Items listed in a dataset
+ + + + + + +

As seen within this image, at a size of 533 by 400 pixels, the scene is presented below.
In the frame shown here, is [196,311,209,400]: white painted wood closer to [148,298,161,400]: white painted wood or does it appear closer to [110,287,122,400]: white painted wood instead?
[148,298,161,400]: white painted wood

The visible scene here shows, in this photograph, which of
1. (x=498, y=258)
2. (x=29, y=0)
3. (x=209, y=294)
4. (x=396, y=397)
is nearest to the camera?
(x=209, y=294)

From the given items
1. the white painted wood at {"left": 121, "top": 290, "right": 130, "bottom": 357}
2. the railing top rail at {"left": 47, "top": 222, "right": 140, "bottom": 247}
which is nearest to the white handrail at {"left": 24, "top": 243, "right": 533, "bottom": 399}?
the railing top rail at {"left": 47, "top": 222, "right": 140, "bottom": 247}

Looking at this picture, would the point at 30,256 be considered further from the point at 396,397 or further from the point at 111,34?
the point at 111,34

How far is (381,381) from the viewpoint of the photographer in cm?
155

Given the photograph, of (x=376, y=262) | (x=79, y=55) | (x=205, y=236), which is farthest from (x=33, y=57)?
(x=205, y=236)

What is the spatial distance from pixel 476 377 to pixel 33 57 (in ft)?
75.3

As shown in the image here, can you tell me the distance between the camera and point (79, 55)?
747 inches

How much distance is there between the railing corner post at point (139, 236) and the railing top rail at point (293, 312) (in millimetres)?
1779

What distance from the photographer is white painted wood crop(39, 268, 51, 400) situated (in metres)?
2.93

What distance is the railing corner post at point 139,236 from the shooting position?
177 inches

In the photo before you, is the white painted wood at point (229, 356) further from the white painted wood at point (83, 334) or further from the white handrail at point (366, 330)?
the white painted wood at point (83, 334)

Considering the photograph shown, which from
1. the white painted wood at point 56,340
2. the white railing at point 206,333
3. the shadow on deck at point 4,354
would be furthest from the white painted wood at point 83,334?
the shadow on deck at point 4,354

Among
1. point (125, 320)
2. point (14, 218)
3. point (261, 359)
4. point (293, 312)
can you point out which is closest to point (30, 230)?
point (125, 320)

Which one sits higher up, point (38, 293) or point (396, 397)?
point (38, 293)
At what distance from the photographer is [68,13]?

+ + + + + + +

Prompt :: Could you retype all of the material above word for word, keeping every line as it appears?

Exercise solution ::
As seen within this image, at a size of 533 by 400 pixels, the scene is presented below.
In the frame shown here, is [196,311,209,400]: white painted wood closer to [148,298,161,400]: white painted wood or does it appear closer to [110,287,122,400]: white painted wood instead?
[148,298,161,400]: white painted wood

The visible scene here shows, in this photograph, which of
1. (x=498, y=258)
2. (x=29, y=0)
3. (x=209, y=294)
4. (x=396, y=397)
is nearest to the camera?
(x=209, y=294)

From the given items
1. the white painted wood at {"left": 121, "top": 290, "right": 130, "bottom": 357}
2. the railing top rail at {"left": 47, "top": 222, "right": 140, "bottom": 247}
which is nearest to the white handrail at {"left": 24, "top": 243, "right": 533, "bottom": 399}?
the railing top rail at {"left": 47, "top": 222, "right": 140, "bottom": 247}

Looking at this picture, would the point at 30,256 be considered further from the point at 396,397 or further from the point at 111,34?
the point at 111,34

How far is (381,381) from the viewpoint of the photographer in cm?
155

Given the photograph, of (x=376, y=262) | (x=79, y=55) | (x=205, y=236), which is farthest from (x=33, y=57)?
(x=205, y=236)

What is the spatial distance from pixel 476 377 to pixel 33 57 (in ft)?
75.3

As shown in the image here, can you tell me the distance between the camera and point (79, 55)?
747 inches

How much distance is there between the railing corner post at point (139, 236) and the railing top rail at point (293, 312) (in millimetres)?
1779

What distance from the photographer is white painted wood crop(39, 268, 51, 400) situated (in metres)?
2.93

What distance is the railing corner post at point 139,236 from the shooting position?
177 inches

In the photo before you, is the white painted wood at point (229, 356) further from the white painted wood at point (83, 334) or further from the white handrail at point (366, 330)?
the white painted wood at point (83, 334)

Considering the photograph shown, which from
1. the white painted wood at point 56,340
2. the white railing at point 206,333
3. the shadow on deck at point 4,354
would be furthest from the white painted wood at point 83,334?
the shadow on deck at point 4,354

Among
1. point (125, 320)
2. point (14, 218)
3. point (261, 359)
4. point (293, 312)
can you point out which is closest to point (30, 230)?
point (125, 320)

Which one sits higher up, point (38, 293) or point (396, 397)?
point (38, 293)
At what distance from the photographer is [68,13]?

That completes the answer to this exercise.